GIVEN TEXT |
— Begin —

YES, you need a heavy machine to run those scripts in a reasonable amount of time. This work was part of the QuaMedFo Project where ZB MED provides me with a heavy 40 CPU, 300 GB RAM VM. Reasonable time on this machine was still approx. 6 weeks.
YES, you're root inside the docker container and you've persistant drives. The requirement of this repo is not to deliver a production ready secure container.
YES, you need to be in the root group on your local machine. I could not solve the owner-ship issues of the persistant data folders and so you have to chown the folders to yourself each time you run the script again. If someone can solve those issues, please do a pull request, i would be very happy.
YES, the download of the raw data is manual and will stay manual. Be happy, that the script realizes that the EPO download limit is reached and will stop and not fill quietly your xml with useless data. Wait a day or two and start it again.
YES, the script uses the actual PubMed baseline data provided on the ftp-server. When you run it next year, you use different data for the publications. But in the observed time period 2000-2005 there should not be a lot of changes anymore (just guessing, I didn't check)

— End —

(Records from a data source)
— Begin —

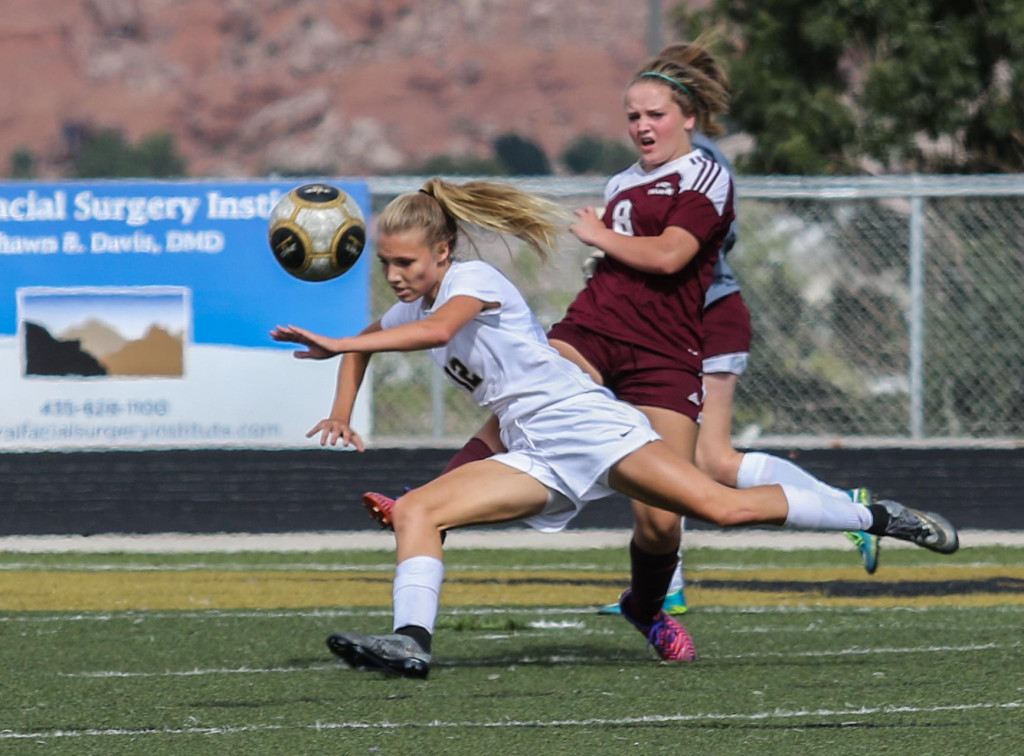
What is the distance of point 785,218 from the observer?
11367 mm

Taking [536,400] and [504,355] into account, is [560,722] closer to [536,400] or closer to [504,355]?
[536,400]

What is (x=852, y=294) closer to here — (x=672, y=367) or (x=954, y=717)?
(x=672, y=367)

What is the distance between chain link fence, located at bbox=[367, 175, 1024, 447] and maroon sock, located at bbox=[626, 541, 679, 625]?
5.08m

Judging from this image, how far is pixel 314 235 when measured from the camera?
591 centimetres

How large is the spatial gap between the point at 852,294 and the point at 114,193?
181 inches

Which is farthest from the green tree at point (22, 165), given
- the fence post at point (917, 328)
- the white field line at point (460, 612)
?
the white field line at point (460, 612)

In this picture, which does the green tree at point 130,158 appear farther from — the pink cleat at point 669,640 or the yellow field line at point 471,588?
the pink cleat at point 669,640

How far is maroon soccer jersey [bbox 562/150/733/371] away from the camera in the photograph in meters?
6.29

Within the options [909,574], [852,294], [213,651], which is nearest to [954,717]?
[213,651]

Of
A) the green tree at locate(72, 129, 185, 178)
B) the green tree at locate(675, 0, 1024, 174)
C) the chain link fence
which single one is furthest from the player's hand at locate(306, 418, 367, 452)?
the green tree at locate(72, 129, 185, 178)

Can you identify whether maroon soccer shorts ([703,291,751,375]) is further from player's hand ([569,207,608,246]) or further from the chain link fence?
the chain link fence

— End —
— Begin —

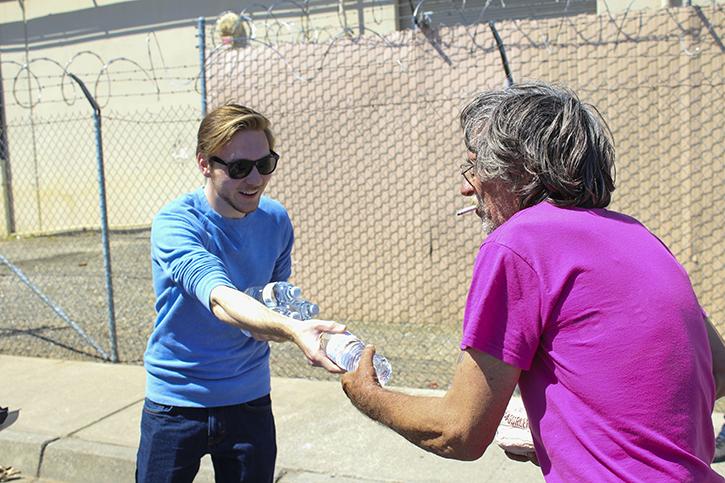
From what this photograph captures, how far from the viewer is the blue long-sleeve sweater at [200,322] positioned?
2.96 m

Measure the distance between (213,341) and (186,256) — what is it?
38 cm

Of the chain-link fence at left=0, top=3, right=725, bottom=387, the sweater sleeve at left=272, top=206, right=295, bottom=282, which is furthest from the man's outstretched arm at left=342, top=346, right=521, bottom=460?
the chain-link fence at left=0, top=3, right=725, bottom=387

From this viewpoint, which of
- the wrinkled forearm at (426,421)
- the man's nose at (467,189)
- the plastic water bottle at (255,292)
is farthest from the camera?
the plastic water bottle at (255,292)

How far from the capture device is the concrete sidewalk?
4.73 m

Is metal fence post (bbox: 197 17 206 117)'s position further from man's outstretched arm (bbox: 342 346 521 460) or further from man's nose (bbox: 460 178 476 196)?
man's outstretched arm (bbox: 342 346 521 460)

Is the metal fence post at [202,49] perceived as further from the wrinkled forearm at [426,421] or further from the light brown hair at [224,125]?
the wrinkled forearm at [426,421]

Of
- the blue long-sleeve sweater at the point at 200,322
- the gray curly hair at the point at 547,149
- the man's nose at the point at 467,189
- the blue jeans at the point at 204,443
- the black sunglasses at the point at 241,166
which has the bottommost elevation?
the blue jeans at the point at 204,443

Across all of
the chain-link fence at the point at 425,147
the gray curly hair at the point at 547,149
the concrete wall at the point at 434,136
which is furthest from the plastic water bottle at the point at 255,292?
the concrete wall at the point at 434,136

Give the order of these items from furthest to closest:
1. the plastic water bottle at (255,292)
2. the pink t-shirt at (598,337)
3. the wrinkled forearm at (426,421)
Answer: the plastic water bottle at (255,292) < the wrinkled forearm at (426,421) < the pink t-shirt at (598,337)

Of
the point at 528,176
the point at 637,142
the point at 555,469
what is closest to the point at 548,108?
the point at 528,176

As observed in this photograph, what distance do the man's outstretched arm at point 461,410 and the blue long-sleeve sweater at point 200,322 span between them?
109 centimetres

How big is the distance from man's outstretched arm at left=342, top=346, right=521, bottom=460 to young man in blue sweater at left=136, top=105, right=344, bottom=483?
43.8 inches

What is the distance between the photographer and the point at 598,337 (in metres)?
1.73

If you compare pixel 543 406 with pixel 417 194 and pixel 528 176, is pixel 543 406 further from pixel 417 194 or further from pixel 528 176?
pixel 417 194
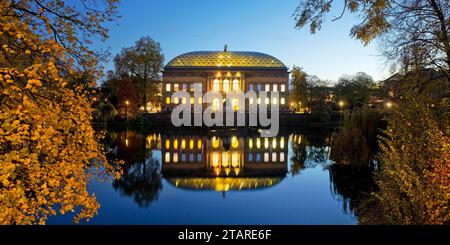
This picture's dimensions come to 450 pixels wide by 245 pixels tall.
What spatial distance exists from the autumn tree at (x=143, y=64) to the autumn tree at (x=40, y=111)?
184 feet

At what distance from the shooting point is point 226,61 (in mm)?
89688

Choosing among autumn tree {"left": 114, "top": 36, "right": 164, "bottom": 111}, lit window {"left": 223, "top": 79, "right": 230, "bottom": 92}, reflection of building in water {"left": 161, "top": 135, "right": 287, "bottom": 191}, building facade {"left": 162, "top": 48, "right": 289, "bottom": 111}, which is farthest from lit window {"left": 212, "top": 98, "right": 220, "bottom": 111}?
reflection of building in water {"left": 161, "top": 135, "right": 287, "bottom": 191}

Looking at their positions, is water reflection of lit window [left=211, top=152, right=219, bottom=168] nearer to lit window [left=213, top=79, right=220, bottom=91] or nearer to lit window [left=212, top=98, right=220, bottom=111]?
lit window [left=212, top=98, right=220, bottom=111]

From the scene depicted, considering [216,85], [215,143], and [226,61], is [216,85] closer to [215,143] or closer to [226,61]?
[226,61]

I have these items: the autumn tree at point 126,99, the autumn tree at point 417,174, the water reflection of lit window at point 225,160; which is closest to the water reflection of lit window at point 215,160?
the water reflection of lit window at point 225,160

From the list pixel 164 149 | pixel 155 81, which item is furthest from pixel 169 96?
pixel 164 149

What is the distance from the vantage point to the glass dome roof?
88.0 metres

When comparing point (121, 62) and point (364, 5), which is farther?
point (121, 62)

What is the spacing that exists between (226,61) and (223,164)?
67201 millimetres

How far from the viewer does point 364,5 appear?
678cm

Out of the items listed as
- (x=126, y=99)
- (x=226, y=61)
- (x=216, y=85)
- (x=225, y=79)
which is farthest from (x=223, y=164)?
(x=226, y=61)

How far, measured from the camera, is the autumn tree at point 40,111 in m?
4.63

— End —
— Begin —

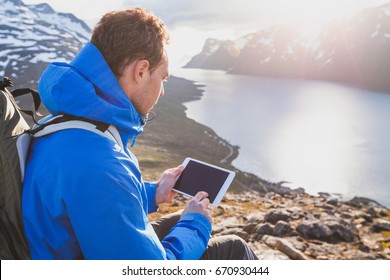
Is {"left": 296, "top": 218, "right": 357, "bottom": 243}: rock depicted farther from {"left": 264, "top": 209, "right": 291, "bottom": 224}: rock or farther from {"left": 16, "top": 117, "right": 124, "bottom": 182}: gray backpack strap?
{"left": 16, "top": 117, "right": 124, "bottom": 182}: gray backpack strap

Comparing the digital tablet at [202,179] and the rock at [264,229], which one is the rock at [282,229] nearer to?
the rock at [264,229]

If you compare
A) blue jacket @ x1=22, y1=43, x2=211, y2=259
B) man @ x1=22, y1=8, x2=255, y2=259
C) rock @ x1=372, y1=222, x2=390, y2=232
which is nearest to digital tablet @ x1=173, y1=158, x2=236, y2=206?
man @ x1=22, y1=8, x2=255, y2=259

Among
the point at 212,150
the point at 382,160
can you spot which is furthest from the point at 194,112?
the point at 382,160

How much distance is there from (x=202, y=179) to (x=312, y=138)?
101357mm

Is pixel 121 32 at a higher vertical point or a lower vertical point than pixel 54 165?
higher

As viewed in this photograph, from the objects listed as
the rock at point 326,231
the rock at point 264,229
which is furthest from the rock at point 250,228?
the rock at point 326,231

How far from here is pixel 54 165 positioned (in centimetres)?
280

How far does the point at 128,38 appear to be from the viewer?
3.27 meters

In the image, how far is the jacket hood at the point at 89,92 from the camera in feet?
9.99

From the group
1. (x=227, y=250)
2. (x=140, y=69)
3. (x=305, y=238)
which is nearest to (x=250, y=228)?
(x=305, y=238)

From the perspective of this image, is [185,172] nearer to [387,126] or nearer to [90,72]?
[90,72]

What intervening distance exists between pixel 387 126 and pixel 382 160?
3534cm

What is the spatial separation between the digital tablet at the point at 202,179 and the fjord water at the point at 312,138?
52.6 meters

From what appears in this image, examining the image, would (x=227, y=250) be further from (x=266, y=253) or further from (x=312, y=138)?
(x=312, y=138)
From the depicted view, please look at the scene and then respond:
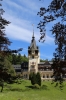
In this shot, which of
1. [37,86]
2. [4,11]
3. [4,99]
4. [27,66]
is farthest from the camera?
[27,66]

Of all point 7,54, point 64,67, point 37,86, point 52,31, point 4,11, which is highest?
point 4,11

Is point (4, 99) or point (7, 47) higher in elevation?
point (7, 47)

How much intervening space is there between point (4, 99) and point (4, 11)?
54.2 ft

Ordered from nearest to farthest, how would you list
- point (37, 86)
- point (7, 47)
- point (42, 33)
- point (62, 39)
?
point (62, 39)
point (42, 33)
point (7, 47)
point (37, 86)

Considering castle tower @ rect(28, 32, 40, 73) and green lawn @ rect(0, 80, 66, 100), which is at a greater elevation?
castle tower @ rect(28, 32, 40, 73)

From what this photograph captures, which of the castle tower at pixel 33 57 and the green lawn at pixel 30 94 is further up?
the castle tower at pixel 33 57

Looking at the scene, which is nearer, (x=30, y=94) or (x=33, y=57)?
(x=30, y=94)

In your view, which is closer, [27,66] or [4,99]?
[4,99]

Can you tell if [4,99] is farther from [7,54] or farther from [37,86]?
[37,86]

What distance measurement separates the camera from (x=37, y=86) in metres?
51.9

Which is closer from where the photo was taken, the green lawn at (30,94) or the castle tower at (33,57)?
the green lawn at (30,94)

— End —

Using the text above on running the scripts, answer these:
1. Roughly how long did the scripts take on the 40 CPU, 300 GB RAM VM?
2. What do you have to do with the persistent data folders each time you run the script again?
3. Which time period is observed for the publications?

1. Approximately 6 weeks.
2. Chown the folders to yourself.
3. 2000-2005.